Text extract:
# breeding behavior



## wally43 (Feb 23, 2007)

i have 5 reds about 6 to 7 inchs and a couple of them turned really dark and i hear males will get dark before females so i have 2 males if thats right, they have been blowing sand around making holes all over in my tank. i've seen a couple of them do the little dance a like a second but no more then that. so i dont know just wondering if anyone know what will be next so i can watch out for it. they have been gettin real aggressive lately as well and i know thats a sign too. well thanks for help
wally


----------



## wally43 (Feb 23, 2007)

well last night i watched the Ps for a couple hours and i saw two of them at one end of the tank blowing sand both of them and then they would do the little dance for like 4 seconds and stop. i dont have any eggs in the tank this morinnig so i'm not sure if anyone could help that would be great
wally


----------



## swimosunatedog (Aug 16, 2006)

Given data:
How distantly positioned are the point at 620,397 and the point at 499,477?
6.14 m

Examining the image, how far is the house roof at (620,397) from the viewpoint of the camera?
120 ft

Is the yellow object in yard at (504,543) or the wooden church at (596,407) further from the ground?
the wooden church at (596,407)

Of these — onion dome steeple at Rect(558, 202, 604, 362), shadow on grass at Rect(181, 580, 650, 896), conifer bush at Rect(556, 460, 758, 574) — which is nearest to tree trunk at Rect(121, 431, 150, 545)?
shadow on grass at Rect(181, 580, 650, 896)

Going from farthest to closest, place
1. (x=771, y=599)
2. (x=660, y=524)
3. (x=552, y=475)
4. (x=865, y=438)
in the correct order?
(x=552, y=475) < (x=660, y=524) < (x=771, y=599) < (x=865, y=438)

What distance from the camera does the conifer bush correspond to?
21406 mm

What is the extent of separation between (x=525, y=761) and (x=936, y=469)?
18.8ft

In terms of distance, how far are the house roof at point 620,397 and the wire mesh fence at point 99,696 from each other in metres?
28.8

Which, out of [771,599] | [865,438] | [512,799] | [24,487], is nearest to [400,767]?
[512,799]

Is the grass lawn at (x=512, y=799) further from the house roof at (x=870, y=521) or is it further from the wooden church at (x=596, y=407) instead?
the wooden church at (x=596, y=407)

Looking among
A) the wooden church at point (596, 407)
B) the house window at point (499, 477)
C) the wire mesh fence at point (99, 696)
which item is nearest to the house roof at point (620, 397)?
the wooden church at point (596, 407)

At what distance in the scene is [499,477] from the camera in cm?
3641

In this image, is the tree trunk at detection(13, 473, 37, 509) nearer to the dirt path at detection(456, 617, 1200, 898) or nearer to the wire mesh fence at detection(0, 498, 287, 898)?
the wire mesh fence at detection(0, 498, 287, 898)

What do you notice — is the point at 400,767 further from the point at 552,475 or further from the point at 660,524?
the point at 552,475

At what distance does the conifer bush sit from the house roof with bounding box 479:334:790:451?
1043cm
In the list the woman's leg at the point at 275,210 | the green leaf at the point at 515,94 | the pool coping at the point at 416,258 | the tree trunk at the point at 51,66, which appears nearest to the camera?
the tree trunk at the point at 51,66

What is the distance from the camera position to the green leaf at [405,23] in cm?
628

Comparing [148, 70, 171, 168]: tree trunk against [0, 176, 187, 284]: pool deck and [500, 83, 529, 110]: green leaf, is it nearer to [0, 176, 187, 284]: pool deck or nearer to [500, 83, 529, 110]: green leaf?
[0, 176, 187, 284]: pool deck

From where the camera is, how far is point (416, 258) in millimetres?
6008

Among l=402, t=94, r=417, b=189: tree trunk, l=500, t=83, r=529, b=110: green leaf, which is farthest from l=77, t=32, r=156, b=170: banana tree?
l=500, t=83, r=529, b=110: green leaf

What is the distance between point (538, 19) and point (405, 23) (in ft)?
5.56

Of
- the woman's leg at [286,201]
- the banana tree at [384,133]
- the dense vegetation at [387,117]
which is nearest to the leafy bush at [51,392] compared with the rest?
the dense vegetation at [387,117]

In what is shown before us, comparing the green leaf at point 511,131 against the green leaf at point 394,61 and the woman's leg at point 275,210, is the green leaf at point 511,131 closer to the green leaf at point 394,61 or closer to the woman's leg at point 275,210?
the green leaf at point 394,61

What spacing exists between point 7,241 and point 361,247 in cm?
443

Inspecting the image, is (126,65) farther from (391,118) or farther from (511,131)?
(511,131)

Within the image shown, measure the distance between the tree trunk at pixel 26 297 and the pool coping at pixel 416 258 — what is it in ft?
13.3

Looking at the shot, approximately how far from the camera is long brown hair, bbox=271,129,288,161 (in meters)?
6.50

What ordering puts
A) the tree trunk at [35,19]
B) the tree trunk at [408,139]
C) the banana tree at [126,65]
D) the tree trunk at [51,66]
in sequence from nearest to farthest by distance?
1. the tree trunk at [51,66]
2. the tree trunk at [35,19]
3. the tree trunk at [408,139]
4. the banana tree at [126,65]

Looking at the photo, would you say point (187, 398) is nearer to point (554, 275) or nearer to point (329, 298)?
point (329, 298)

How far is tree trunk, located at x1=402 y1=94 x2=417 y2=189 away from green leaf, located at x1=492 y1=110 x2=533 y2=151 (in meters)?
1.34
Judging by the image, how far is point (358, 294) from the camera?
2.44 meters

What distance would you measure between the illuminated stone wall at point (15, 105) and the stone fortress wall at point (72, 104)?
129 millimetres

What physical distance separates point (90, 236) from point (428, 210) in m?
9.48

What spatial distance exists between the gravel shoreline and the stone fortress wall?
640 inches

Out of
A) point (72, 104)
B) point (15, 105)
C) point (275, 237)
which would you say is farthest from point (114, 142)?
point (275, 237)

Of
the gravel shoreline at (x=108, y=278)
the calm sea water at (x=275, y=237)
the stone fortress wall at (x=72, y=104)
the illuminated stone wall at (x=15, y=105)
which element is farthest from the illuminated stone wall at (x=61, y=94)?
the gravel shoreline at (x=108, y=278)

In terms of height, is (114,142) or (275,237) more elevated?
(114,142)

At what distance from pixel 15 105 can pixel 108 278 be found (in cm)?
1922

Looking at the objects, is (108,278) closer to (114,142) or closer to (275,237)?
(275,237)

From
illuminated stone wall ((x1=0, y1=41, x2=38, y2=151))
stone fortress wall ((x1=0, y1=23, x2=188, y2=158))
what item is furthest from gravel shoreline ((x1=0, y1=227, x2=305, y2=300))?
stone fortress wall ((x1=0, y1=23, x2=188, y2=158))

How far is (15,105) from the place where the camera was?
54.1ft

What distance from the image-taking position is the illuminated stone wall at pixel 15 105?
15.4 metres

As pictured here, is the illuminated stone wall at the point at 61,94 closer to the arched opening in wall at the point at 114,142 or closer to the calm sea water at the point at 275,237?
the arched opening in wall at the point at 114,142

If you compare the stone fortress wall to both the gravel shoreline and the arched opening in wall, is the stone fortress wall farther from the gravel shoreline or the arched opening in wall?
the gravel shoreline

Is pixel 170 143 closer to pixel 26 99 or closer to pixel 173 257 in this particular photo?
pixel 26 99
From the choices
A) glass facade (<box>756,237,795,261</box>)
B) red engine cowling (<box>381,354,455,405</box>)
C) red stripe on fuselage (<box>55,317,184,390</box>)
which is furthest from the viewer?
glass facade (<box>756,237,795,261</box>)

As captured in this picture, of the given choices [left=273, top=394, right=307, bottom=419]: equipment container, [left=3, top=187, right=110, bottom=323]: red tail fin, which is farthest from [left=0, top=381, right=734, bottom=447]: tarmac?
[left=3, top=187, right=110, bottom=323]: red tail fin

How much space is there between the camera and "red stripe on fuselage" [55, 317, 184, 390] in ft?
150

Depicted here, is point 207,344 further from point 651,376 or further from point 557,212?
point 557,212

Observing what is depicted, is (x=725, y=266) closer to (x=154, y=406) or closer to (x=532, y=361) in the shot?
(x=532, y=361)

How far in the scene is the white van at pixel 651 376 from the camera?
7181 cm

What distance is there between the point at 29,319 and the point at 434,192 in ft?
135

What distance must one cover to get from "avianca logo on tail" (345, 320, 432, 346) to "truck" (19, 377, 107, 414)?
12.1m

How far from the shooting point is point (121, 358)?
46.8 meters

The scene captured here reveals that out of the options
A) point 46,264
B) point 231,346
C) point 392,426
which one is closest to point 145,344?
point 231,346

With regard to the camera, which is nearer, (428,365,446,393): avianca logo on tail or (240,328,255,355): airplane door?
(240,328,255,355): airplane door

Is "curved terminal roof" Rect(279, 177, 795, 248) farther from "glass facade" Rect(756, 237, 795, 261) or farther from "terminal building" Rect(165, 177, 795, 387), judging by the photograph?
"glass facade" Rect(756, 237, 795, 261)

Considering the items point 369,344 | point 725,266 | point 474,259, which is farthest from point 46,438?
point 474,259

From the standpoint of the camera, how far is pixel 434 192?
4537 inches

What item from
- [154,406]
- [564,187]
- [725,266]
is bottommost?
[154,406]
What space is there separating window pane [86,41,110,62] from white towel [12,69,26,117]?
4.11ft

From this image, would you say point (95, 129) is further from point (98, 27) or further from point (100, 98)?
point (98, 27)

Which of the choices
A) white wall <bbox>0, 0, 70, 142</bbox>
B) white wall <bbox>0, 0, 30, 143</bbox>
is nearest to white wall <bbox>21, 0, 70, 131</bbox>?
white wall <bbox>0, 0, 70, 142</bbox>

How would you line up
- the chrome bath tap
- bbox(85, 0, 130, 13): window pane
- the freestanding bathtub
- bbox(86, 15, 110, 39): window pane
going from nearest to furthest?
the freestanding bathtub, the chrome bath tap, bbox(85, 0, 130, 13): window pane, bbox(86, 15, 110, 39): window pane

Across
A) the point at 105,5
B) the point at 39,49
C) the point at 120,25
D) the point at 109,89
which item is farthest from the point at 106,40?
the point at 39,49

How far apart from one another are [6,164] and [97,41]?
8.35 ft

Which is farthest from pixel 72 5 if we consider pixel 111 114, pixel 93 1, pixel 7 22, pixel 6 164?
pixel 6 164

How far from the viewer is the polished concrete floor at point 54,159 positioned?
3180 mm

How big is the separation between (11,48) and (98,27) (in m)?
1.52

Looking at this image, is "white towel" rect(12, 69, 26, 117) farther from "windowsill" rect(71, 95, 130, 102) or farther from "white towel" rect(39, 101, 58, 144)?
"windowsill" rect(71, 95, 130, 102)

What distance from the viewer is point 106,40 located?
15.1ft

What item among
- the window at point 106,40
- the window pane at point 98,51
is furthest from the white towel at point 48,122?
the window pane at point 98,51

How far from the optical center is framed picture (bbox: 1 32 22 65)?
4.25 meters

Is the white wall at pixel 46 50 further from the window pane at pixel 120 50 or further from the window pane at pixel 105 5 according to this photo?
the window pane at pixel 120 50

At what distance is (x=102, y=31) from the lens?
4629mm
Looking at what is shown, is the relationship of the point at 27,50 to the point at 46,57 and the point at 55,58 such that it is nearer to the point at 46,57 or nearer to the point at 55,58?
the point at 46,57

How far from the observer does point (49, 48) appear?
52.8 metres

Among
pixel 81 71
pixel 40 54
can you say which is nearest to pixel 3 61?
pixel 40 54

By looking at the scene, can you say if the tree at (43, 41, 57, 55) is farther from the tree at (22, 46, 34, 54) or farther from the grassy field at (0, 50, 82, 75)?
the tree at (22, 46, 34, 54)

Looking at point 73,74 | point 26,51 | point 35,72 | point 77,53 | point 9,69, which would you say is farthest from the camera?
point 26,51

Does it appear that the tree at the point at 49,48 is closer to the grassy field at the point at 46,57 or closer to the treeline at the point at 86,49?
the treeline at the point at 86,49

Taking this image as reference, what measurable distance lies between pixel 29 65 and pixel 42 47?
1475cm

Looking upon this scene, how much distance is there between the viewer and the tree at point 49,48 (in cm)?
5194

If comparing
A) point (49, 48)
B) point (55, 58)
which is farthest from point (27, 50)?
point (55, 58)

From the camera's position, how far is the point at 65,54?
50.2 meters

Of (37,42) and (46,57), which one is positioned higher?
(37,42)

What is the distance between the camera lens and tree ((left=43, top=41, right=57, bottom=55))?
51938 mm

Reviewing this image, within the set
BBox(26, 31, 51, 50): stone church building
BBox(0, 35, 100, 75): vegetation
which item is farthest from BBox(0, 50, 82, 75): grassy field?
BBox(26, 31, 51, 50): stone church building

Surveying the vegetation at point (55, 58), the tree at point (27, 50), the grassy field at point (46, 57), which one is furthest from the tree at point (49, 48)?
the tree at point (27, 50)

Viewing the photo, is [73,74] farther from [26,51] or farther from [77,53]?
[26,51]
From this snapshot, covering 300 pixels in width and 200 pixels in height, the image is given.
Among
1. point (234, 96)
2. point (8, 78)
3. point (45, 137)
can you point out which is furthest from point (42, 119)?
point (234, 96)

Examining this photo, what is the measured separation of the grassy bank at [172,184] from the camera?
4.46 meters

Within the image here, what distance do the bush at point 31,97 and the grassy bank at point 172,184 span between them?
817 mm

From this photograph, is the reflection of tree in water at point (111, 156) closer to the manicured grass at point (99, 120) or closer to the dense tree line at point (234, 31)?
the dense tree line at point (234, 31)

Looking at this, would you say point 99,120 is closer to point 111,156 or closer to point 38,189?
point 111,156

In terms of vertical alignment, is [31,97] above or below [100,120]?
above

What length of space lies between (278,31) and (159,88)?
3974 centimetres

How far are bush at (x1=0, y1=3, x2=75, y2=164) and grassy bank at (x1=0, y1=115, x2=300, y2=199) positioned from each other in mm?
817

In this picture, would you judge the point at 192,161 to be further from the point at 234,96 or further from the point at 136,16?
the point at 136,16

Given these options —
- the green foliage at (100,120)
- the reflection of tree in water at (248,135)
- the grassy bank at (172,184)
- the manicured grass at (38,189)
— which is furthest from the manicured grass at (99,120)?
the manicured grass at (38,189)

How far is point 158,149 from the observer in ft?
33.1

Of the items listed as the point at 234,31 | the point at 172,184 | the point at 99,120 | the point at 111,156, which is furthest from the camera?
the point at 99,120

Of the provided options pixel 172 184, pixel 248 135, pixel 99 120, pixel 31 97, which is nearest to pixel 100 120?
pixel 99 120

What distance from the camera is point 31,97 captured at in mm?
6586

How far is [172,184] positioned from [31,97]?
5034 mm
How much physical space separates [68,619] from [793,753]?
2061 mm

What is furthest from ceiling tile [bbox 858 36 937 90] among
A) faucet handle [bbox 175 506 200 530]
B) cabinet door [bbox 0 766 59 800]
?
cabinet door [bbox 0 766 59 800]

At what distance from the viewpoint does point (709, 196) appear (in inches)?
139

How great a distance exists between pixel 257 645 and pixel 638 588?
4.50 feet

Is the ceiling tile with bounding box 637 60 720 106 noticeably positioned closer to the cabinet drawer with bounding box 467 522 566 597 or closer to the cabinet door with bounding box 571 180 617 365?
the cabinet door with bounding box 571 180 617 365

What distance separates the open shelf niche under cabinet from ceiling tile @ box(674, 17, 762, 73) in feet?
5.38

What to do:
a – In the breeding behavior thread, how many reds does wally43 say are in the tank?
b – Please go on with the breeding behavior thread from the point where it stops.
The entries above are separate from the breeding behavior thread.

Final results:
a – Five.

b –
all piranhas are unique in their own ways, with means they will mate and interact with eachother in different ways. No one can really predict what they will do next, all you an really do is wait for the eggs. Everything sounds good though.


----------



## DemDesBri (Feb 28, 2007)

It sounds like the beginning stages of breeding. It could take a few days or a few weeks. It all depends on if the time is right for them.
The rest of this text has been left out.